Crash Course On Whys Of Traffic Jams

October 07, 1990|By Laurie Hollman, Inquirer Staff Writer

So, you're driving along some major thoroughfare in the Philadelphia metropolitan area, listening to the stereo, enjoying a fall breeze, doing 55 - at the very least. And all of a sudden, traffic brakes.

And then slows.

And stops.

For the next 45 minutes you creep along, stop-and-go all the way. You don't see anything - no accident, no construction, no nothing. Then, the other cars speed up, and you do, too - free at last, unencumbered except for one niggling question, blinking in the brain like a neon sign:

Story continues below.

What happened?

"It's a phenomenon," said Lois Morasco, spokeswoman for the Pennsylvania Department of Transportation. "I've encountered it on expressways so many times. It's frustrating to any motorist, and it's a hard one to explain."

Well, Ms. Morasco, we are going to try.

From his perch in a helicopter high atop the city and its environs recently, Pete Roscoe of the Shadow Traffic Network mused about the factors leading to traffic jams.

"All of them kind of have a reason," he concluded, "even if it doesn't look that way."

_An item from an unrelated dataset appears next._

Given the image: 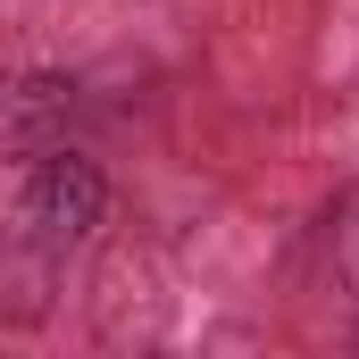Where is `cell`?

From the Schuylkill Expressway to Interstate 95, from U.S. Route 202 near King of Prussia to Route 70 in New Jersey, that reason can be as mundane as a slow-moving truck or sun glare in the morning.

The key is high volume.

Where there are too many cars on roads not built to handle the capacity, high volume makes traffic flow extremely vulnerable to the slightest change. A tap on the brakes coming around a curve, a frosting of snow, a motorist with a flat tire by the side of the road can cause traffic to sputter and stall.

As Jeff Greene of the Philadelphia traffic consulting firm Orth-Rodgers & Associates explained in reference to the Schuylkill Expressway:

"When traffic gets very dense, just about any change in the roadway, traffic composition or the environment can trigger a motorist to touch the brakes. Then the person in back slows down even more, and there's a ripple effect until someone has to stop."

Complex mathematical formulas predict and describe this behavior, but two words can explain the result: You're stuck.

Of course, traffic jams also result from easily discernible causes such as construction projects or traffic oddities, like four gallons of molasses spilling from a truck and turning the highway into a sticky mess (it actually happened, on the Schuylkill Expressway in 1963, causing an hour-long delay).

Obviously, accidents cause traffic jams, as well.